◆ **SET PROBLEM A**: Translate this sentence from the ruling on Hartford's duty to defend into Spanish: "The court agrees with Hartford that there is no duty to defend because the damages claimed in the Underlying Action are excluded under the Statutory Exclusion."
◆ **SET PROBLEM B**: Pick up the ruling on Hartford's duty to defend after its final sentence and carry it forward.

◆ **SELECTION**:
·····
To determine whether Hartford is potentially liable for the claimed damages, the court applies the "eight corners" rule and compares the language found in the four corners of the Policy to the allegations made in the four corners of the underlying complaint. Basic Research, LLC v. Admiral Ins. Co. , 297 P.3d 578, 580 (Utah 2013) (citing Equine Assisted Growth & Learning Ass'n v. Carolina Cas. Ins. Co. , 266 P.3d 733 (Utah 2011) ).4 "When those allegations, if proved, could result in liability under the policy, then the insurer has a duty to defend." Sharon Steel Corp. v. Aetna Cas. & Sur. Co. , 931 P.2d 127, 133 (Utah 1997) (citing Deseret Fed. Sav. & Loan Assoc. v. United States Fidelity & Guar. Co. , 714 P.2d 1143, 1146-47 (Utah 1986) ). But "[w]here the allegations [in the complaint], if proved, show ‘there is no potential liability [under the policy], there is no duty to defend.’ " Basic Research, 297 P.3d at 580 (Utah 2013) (quoting Deseret Fed. Sav. & Loan , 714 P.2d at 1147 ).

Hartford argues that it has no potential liability for any damages in the Underlying Action because the class action plaintiffs in the Underlying Action only allege violations of the DPPA. According to Hartford, those claims are excluded from coverage under the Policy by two exclusions: the Statutory Exclusion and the Distribution Exclusion. The court agrees with Hartford that there is no duty to defend because the damages claimed in the Underlying Action are excluded under the Statutory Exclusion. Because the duty to defend is broader than the duty to indemnify, Hartford also has no duty to indemnify Swapp Law for its alleged violations of the DPPA. In light of the court's holding that the Statutory Exclusion applies, the court need not and does not consider the applicability of the Distribution Exclusion.
·····
◆ **RECORD LIST**:

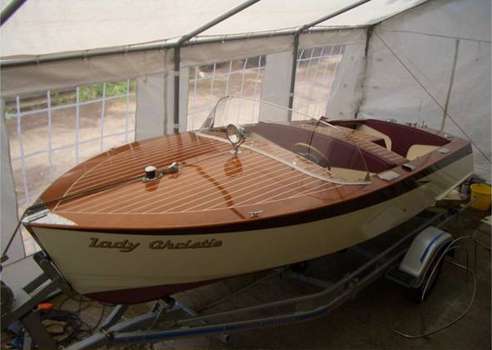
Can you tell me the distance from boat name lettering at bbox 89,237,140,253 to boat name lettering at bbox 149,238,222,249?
·····
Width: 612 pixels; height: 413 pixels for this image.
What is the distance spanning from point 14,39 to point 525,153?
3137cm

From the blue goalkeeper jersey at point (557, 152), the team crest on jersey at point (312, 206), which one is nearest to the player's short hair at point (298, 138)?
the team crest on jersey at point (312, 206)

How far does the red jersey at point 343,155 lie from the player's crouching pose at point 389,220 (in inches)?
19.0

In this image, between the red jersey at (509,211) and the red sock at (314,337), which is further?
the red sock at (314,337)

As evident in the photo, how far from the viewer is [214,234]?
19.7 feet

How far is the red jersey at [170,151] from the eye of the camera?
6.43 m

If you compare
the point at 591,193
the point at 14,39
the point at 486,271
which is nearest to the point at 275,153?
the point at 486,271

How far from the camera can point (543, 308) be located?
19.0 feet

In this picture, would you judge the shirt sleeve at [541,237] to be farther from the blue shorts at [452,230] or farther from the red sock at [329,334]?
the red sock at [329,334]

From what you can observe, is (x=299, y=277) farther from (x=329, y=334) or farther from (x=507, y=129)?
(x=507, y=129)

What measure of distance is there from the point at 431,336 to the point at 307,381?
·····
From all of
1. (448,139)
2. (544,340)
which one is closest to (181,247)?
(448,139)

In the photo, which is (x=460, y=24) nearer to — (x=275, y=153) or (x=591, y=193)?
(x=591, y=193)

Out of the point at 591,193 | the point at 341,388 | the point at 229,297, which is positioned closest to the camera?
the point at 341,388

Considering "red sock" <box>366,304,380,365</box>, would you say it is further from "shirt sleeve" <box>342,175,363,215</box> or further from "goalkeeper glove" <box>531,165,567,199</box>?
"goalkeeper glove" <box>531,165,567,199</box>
·····
◆ **ANSWER A**: El tribunal coincide con Hartford en que no existe el deber de defender porque los daños reclamados en la Acción Subyacente están excluidos en virtud de la Exclusión Estatutaria.

◆ **ANSWER B**:
1. The Statutory Exclusion

Hartford argues that the damages claimed in the Underlying Action are not covered by the Policy because they arise from violations of a federal statute and thus are excluded by the Policy's Statutory Exclusion. The Statutory Exclusion excludes from the Policy coverage for claims for personal and advertising injury "arising out of the violation of a person's right of privacy created by any state or federal act." Policy, Business Liability Form § B (1)(p)(11). There is, however, an exception to the Statutory Exclusion that states "this exclusion does not apply to liability for damages that the insured would have in the absence of such state or federal act." Id. While Swapp Law does not contest the applicability of the exclusion itself, it argues that the claims at issue in the Underlying Action fall under the exception to the exclusion.

Hartford asks the court to follow Hartford Cas. Ins. Co. v. Greve , 2017 WL 5557669 (W.D.N.C. 2017), aff'd sub nom. Hartford Cas. Ins. Co. v. Ted A. Greve & Assocs., PA , 742 Fed.Appx. 738 (4th Cir. 2018), a district court opinion from the United States District Court for the Western District of North Carolina affirmed by the Court of Appeals for the Fourth Circuit. In that virtually identical case, the underlying action asserted a single claim for damages under the DPPA for the improper acquisition and distribution of motor vehicle records that were then used to distribute legal pamphlets. The district court held that any claim for relief asserted under the DPPA is "solely a creature of federal law, which defeats coverage under the plain language of this exclusion." Id. , at *4. The Greve cou...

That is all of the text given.